Milwaukee World Superbike boss Shaun Muir says he would like his squad “to be considered” for factory tie-ups with BMW and Suzuki in 2019.
Aprilia withdrew its factory involvement from WSBK at the end 2015 to focus on its fledgling MotoGP works effort, but put more involvement back into WSBK with Muir’s team last season.
Muir confirmed to Motorsport.com that “constructive” talks with Aprilia have taken place about extending their partnership, and hasn’t ruled out running RSV4s in ’19.
But, should Aprilia withdraw again, Muir will look at running Ducati machinery, and also suggested a partnership with BMW or Suzuki could be possible if either marque can offer full factory support.
“We had a constructive meeting with Aprilia,” Muir said. “In the next 10 days it will become very clear which direction we go.
“Not really before BMW decides to have a full factory deal [will we consider them]. But we would like to be considered for this if it happens.
“The same with Suzuki. We would like to be considered for this if they have a factory deal.
“If nothing like this happens, we would explore leasing Ducatis. First things first is to get everything on the table and then we can make a sensible decision, a rational decision.”

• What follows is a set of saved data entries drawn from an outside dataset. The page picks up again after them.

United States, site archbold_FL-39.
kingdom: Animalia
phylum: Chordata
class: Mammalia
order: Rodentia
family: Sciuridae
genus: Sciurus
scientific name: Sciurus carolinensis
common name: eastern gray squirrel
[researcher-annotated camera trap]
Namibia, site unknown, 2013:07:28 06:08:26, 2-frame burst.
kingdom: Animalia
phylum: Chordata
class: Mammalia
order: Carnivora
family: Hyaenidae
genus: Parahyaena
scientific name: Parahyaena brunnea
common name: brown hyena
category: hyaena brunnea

Pressed on whether a decision on the futures of Eugene Laverty and Lorenzo Savadori had been made, Muir replied: “Nothing clear. For sure I want to talk now with my two riders.

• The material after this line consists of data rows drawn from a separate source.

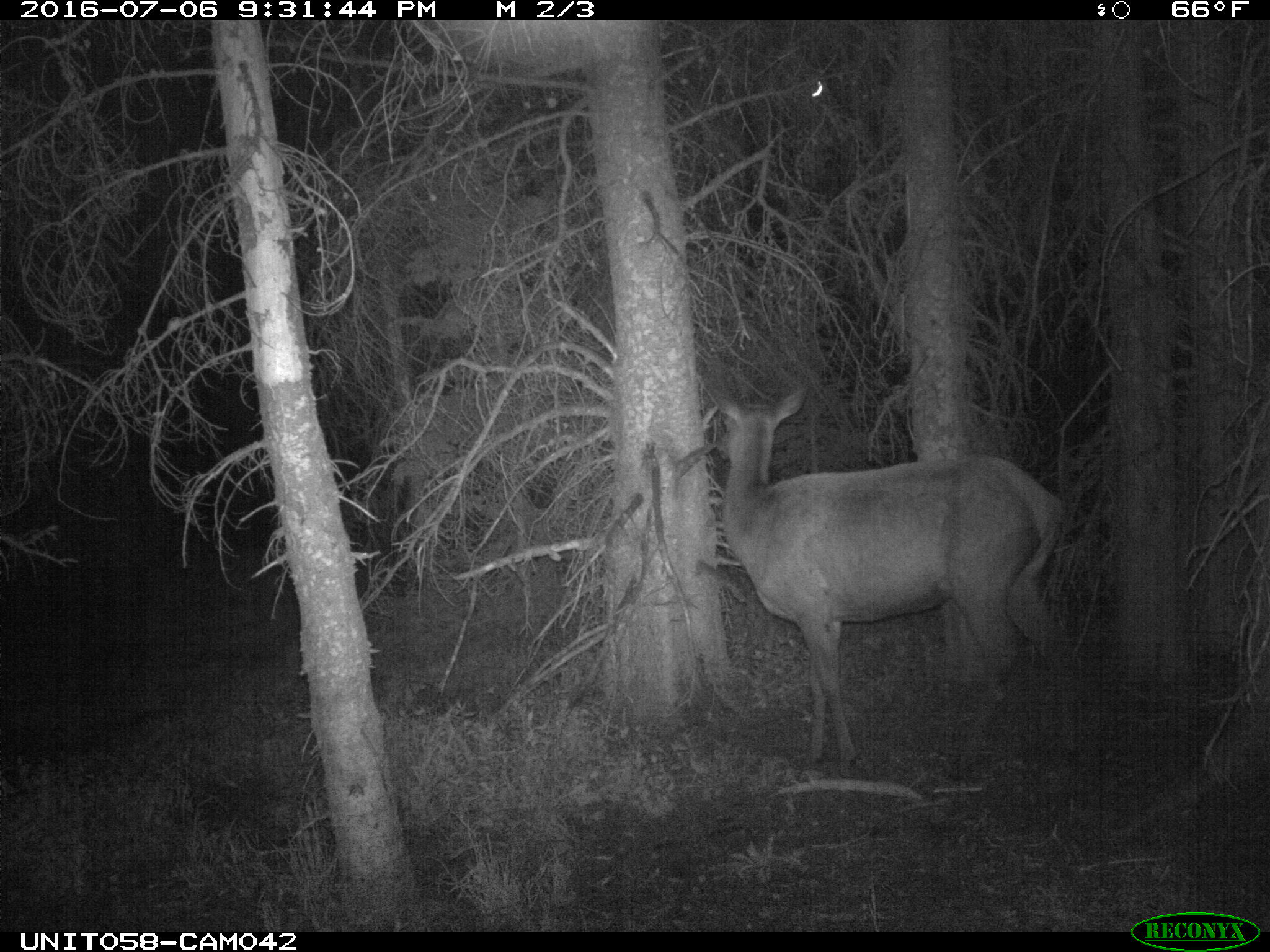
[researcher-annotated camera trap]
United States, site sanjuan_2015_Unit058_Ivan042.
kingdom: Animalia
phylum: Chordata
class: Mammalia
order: Artiodactyla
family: Cervidae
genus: Cervus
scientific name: Cervus elaphus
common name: red deer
Cervus elaphus (red deer).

“The contract with Lorenzo is with Aprilia, the contract with Eugene is with myself. I have an open mind.
“For sure before I talk to the riders I need to have a bike to sell the riders. Also I need to understand which riders are available.”
Laverty bemoans lack of Aprilia support
Laverty says his back-to-back podium finishes in America and at Misano this season was an “SMR effort”, as Aprilia’s support for the team has been lacking since the middle of last year.
Struggling to stop the bike for much of this season, Laverty says a “true factory team” would have fixed this issue sooner, and believes Aprilia’s lack of support has “made the bike dangerous.”
“The first half of last year, because let’s say up to Laguna Seca last year there was a lot of factory support,” said the Irishman, who returned to WSBK last year after a spell in MotoGP.
“I think mid-season, whenever I went second position or fourth position on the Friday afternoon at Laguna Seca, I said ‘yeah, we have a bike that can be on the podium here’.
“Unfortunately it took us one year to get that. The bike hasn’t changed that much to get that, we haven’t received many updates from Aprilia.
“So this year it’s been a lot of SMR, it’s been an SMR effort this year.”
He added: “There’s one limitation that we’ve really had for this last year, and now in Portugal I think we’re finally going to get something to make the bike stop better.
“But that’s taken too long. If you’re really a true factory team, we should have had that in the winter because that’s always been a problem and it’s made this bike dangerous.”